Detection steps of cadmium in water

1. Pretreatment of water quality samples

Put 100ml water sample into a 200ml beaker, add 5ml nitric acid, heat it on an electric heating plate for digestion (do not boil), steam it to about 10ml, add 5ml nitric acid and 2ml perchloric acid, and continue digestion until about 1ml. If the digestion is not complete, add 5ml nitric acid and 2ml perchloric acid and steam again to about 1ml. Remove the cooling, add tertiary reagent water to dissolve the residue, and fix the volume to 100ml.

Take 100ml of nitric acid as the blank and operate according to the above procedure.

Water sample detection

Select the analysis line and adjust the flame according to relevant parameters.
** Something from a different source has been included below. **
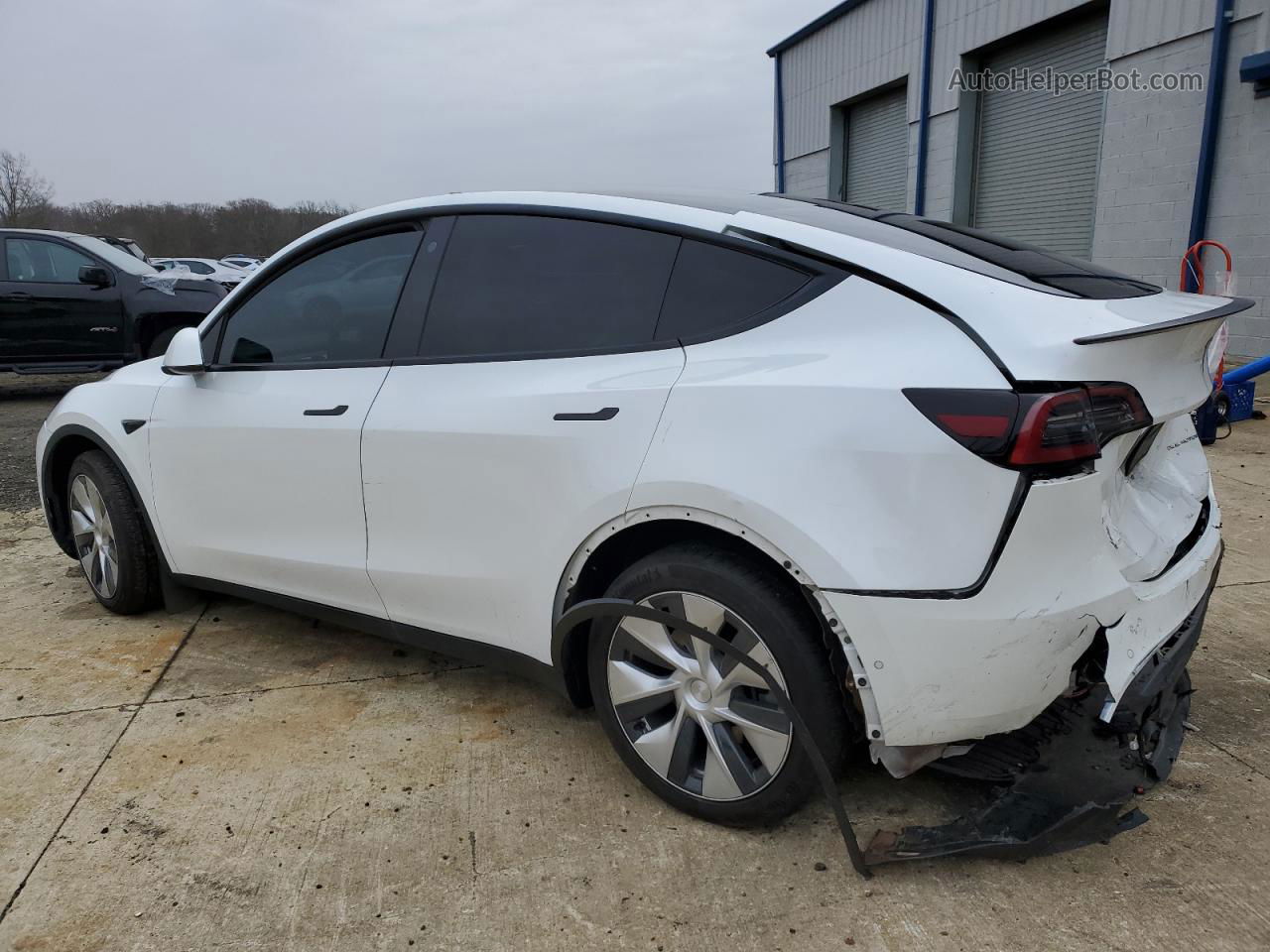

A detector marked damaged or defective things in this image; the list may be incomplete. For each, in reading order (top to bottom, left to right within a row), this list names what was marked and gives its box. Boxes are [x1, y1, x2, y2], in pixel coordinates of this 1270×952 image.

broken bumper fascia [863, 547, 1218, 868]
damaged rear bumper [868, 550, 1213, 873]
Zero the instrument with 0.2% nitric acid, inhale blank samples and samples, and measure their absorbance. After deducting the absorbance of the blank sample, find out the metal cadmium concentration in the sample from the calibration curve. Directly read out the metal cadmium concentration in the sample from the instrument if possible.

3. Calibration curve

Draw the mixed standard solution according to the standard concentration configuration table, put it into six 100ml volumetric flasks, respectively, and dilute it to volume with 0.2% nitric acid. Then measure the absorbance according to the steps of sample determination, plot the corresponding concentration with the absorbance of each standard corrected by blank, draw the calibration curve, and finally calculate the content of measured metal cadmium according to the corresponding formula.